> What is needed: Note the line where "kingdom: Animalia" appears in the data below; write it out exactly, along with every line that comes after it to the end.

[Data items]
--- --- ---

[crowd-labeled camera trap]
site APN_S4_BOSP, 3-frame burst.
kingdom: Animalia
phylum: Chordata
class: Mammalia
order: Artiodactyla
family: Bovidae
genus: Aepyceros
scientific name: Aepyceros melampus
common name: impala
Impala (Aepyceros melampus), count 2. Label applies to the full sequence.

--- --- ---

> Reply to the exercise:
kingdom: Animalia
phylum: Chordata
class: Mammalia
order: Artiodactyla
family: Bovidae
genus: Aepyceros
scientific name: Aepyceros melampus
common name: impala
Impala (Aepyceros melampus), count 2. Label applies to the full sequence.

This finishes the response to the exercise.